* Start Supplied text *

A few weeks ago I found a .doc file on an old backup drive. Created in 1994. Password protected. An old document I had written myself — and I had absolutely no idea what the password was anymore.

Here’s how I got it back.

Disclaimer: These techniques are for recovering your own files only. Applying them to files you do not own or have no permission to access is illegal. The author accepts no responsibility for misuse.


The file wouldn’t even open

Modern Word threw an error. Not “wrong password” — just a generic “Word experienced an error trying to open the file.” LibreOffice did nothing. The file was 145 KB, so it wasn’t empty. Something was in there.

First thing: check what the file actually is. A .doc extension means nothing.

with open('DB.DOC', 'rb') as f:
    print(f.read(4).hex())

Output: d0cf11e0 — the OLE compound document signature. Real Word file. Then list the internal streams:

import olefile
ole = olefile.OleFileIO('DB.DOC')

* End Supplied text *
* Start Record excerpts *

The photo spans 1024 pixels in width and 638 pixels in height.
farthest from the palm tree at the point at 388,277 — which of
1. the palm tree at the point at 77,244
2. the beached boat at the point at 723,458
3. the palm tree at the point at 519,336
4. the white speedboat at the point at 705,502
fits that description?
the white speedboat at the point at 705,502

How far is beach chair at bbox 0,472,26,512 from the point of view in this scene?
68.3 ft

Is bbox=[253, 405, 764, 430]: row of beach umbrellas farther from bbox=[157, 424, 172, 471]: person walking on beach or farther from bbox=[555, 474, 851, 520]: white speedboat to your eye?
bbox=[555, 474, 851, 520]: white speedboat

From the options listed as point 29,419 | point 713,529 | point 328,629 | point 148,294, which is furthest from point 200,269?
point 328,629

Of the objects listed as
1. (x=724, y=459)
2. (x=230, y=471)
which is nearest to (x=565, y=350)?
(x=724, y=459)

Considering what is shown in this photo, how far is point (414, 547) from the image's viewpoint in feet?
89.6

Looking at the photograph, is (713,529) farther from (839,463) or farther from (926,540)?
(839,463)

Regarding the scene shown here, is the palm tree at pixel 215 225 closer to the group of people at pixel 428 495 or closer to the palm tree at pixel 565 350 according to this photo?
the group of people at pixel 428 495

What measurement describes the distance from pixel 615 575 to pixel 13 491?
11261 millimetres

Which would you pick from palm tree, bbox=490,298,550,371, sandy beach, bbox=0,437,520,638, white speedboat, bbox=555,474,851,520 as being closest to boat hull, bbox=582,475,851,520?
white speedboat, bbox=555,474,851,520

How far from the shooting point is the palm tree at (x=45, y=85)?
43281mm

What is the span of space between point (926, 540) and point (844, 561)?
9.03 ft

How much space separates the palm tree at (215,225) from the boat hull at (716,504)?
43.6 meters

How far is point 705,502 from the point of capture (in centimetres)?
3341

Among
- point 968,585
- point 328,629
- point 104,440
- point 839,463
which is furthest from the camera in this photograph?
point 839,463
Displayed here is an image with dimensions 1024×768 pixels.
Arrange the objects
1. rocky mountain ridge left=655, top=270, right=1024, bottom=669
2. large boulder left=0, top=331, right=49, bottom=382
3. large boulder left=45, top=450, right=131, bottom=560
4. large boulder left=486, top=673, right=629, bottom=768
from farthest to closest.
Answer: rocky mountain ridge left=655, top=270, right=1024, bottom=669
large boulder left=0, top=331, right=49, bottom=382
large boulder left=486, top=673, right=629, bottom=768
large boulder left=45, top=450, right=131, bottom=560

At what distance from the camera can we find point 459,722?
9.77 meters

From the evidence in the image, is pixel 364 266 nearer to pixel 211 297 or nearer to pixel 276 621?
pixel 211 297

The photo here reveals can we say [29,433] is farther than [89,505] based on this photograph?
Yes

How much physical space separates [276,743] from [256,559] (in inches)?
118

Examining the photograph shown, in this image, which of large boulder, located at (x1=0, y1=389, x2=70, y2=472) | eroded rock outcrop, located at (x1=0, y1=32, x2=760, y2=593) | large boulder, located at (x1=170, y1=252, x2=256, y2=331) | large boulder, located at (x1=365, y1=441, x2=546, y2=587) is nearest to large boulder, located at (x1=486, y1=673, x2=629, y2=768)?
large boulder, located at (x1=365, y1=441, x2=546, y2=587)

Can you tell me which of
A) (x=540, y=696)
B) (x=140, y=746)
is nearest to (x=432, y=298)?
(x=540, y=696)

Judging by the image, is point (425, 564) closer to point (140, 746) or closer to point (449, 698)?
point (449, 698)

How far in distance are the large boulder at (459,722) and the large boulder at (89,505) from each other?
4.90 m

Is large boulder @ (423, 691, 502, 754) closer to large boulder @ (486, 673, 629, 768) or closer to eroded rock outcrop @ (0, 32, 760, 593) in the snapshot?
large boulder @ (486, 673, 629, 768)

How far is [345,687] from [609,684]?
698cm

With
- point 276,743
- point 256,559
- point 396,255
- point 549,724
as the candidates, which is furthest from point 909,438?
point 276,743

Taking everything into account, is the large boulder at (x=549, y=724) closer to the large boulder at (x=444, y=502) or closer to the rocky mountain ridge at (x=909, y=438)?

* End Record excerpts *

● **Required task 1**:
In the password-recovery write-up, what hex signature did the first four bytes of the file show?
● **Required task 2**:
Name every program or software library mentioned in the password-recovery write-up.
● **Required task 3**:
Write out the passage of the password-recovery write-up that starts at "A few weeks" and ends at "extension means nothing.".

● **Final result 1**:
d0cf11e0, the OLE compound document signature.

● **Final result 2**:
Word, LibreOffice, olefile

● **Final result 3**:
A few weeks ago I found a .doc file on an old backup drive. Created in 1994. Password protected. An old document I had written myself — and I had absolutely no idea what the password was anymore.

Here’s how I got it back.

Disclaimer: These techniques are for recovering your own files only. Applying them to files you do not own or have no permission to access is illegal. The author accepts no responsibility for misuse.


The file wouldn’t even open

Modern Word threw an error. Not “wrong password” — just a generic “Word experienced an error trying to open the file.” LibreOffice did nothing. The file was 145 KB, so it wasn’t empty. Something was in there.

First thing: check what the file actually is. A .doc extension means nothing.